▶ _Records for this task_:
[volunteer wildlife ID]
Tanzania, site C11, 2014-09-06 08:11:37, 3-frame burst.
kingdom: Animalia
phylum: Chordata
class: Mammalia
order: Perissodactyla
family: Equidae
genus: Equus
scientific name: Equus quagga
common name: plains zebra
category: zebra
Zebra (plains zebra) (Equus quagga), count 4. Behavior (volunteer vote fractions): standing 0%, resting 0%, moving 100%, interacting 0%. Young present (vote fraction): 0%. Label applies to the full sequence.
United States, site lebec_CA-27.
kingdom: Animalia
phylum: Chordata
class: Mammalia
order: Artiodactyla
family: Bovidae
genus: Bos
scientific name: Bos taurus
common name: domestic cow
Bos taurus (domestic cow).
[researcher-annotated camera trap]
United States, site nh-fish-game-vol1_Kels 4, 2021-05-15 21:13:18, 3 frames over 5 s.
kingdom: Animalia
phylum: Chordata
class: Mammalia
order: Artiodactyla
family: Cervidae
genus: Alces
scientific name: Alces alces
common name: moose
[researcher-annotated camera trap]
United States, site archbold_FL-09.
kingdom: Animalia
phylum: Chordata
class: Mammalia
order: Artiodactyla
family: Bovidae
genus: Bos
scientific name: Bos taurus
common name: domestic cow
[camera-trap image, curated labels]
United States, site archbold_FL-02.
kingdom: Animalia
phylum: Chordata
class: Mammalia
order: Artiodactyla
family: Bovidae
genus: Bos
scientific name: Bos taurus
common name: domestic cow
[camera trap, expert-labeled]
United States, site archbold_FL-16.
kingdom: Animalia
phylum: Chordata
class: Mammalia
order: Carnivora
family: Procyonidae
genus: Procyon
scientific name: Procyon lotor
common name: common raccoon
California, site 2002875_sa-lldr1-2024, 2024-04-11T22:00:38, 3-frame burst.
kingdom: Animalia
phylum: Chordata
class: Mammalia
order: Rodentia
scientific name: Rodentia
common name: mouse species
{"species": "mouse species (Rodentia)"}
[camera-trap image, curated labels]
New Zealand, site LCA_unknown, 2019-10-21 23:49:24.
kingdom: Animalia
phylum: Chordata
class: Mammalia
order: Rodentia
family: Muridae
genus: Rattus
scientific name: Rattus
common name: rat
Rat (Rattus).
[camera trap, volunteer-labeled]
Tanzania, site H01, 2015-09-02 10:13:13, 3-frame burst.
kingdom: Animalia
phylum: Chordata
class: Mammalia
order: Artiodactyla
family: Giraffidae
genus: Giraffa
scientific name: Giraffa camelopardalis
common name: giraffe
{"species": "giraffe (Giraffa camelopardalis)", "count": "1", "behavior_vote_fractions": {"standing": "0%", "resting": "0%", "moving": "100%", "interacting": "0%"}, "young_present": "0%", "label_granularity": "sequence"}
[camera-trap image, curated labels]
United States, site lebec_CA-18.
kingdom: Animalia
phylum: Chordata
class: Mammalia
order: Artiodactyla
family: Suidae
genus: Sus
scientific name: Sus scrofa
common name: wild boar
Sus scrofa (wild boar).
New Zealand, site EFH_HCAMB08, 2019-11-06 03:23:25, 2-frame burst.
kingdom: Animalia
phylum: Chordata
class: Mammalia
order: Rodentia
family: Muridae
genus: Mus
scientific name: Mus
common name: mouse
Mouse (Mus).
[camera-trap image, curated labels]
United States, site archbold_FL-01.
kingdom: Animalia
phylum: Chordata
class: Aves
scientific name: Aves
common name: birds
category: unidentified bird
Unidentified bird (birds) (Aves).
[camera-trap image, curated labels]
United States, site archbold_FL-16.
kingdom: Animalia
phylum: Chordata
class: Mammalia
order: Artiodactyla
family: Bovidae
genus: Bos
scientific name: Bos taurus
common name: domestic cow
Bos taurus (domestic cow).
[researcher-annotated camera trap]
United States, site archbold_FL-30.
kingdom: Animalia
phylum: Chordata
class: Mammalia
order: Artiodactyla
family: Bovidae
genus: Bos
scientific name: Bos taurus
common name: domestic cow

▶ _Description of the task_: With no word added or dropped, repeat the entire listing.

▶ _Answer to this exercise_:
[volunteer wildlife ID]
Tanzania, site C11, 2014-09-06 08:11:37, 3-frame burst.
kingdom: Animalia
phylum: Chordata
class: Mammalia
order: Perissodactyla
family: Equidae
genus: Equus
scientific name: Equus quagga
common name: plains zebra
category: zebra
Zebra (plains zebra) (Equus quagga), count 4. Behavior (volunteer vote fractions): standing 0%, resting 0%, moving 100%, interacting 0%. Young present (vote fraction): 0%. Label applies to the full sequence.
United States, site lebec_CA-27.
kingdom: Animalia
phylum: Chordata
class: Mammalia
order: Artiodactyla
family: Bovidae
genus: Bos
scientific name: Bos taurus
common name: domestic cow
Bos taurus (domestic cow).
[researcher-annotated camera trap]
United States, site nh-fish-game-vol1_Kels 4, 2021-05-15 21:13:18, 3 frames over 5 s.
kingdom: Animalia
phylum: Chordata
class: Mammalia
order: Artiodactyla
family: Cervidae
genus: Alces
scientific name: Alces alces
common name: moose
[researcher-annotated camera trap]
United States, site archbold_FL-09.
kingdom: Animalia
phylum: Chordata
class: Mammalia
order: Artiodactyla
family: Bovidae
genus: Bos
scientific name: Bos taurus
common name: domestic cow
[camera-trap image, curated labels]
United States, site archbold_FL-02.
kingdom: Animalia
phylum: Chordata
class: Mammalia
order: Artiodactyla
family: Bovidae
genus: Bos
scientific name: Bos taurus
common name: domestic cow
[camera trap, expert-labeled]
United States, site archbold_FL-16.
kingdom: Animalia
phylum: Chordata
class: Mammalia
order: Carnivora
family: Procyonidae
genus: Procyon
scientific name: Procyon lotor
common name: common raccoon
California, site 2002875_sa-lldr1-2024, 2024-04-11T22:00:38, 3-frame burst.
kingdom: Animalia
phylum: Chordata
class: Mammalia
order: Rodentia
scientific name: Rodentia
common name: mouse species
{"species": "mouse species (Rodentia)"}
[camera-trap image, curated labels]
New Zealand, site LCA_unknown, 2019-10-21 23:49:24.
kingdom: Animalia
phylum: Chordata
class: Mammalia
order: Rodentia
family: Muridae
genus: Rattus
scientific name: Rattus
common name: rat
Rat (Rattus).
[camera trap, volunteer-labeled]
Tanzania, site H01, 2015-09-02 10:13:13, 3-frame burst.
kingdom: Animalia
phylum: Chordata
class: Mammalia
order: Artiodactyla
family: Giraffidae
genus: Giraffa
scientific name: Giraffa camelopardalis
common name: giraffe
{"species": "giraffe (Giraffa camelopardalis)", "count": "1", "behavior_vote_fractions": {"standing": "0%", "resting": "0%", "moving": "100%", "interacting": "0%"}, "young_present": "0%", "label_granularity": "sequence"}
[camera-trap image, curated labels]
United States, site lebec_CA-18.
kingdom: Animalia
phylum: Chordata
class: Mammalia
order: Artiodactyla
family: Suidae
genus: Sus
scientific name: Sus scrofa
common name: wild boar
Sus scrofa (wild boar).
New Zealand, site EFH_HCAMB08, 2019-11-06 03:23:25, 2-frame burst.
kingdom: Animalia
phylum: Chordata
class: Mammalia
order: Rodentia
family: Muridae
genus: Mus
scientific name: Mus
common name: mouse
Mouse (Mus).
[camera-trap image, curated labels]
United States, site archbold_FL-01.
kingdom: Animalia
phylum: Chordata
class: Aves
scientific name: Aves
common name: birds
category: unidentified bird
Unidentified bird (birds) (Aves).
[camera-trap image, curated labels]
United States, site archbold_FL-16.
kingdom: Animalia
phylum: Chordata
class: Mammalia
order: Artiodactyla
family: Bovidae
genus: Bos
scientific name: Bos taurus
common name: domestic cow
Bos taurus (domestic cow).
[researcher-annotated camera trap]
United States, site archbold_FL-30.
kingdom: Animalia
phylum: Chordata
class: Mammalia
order: Artiodactyla
family: Bovidae
genus: Bos
scientific name: Bos taurus
common name: domestic cow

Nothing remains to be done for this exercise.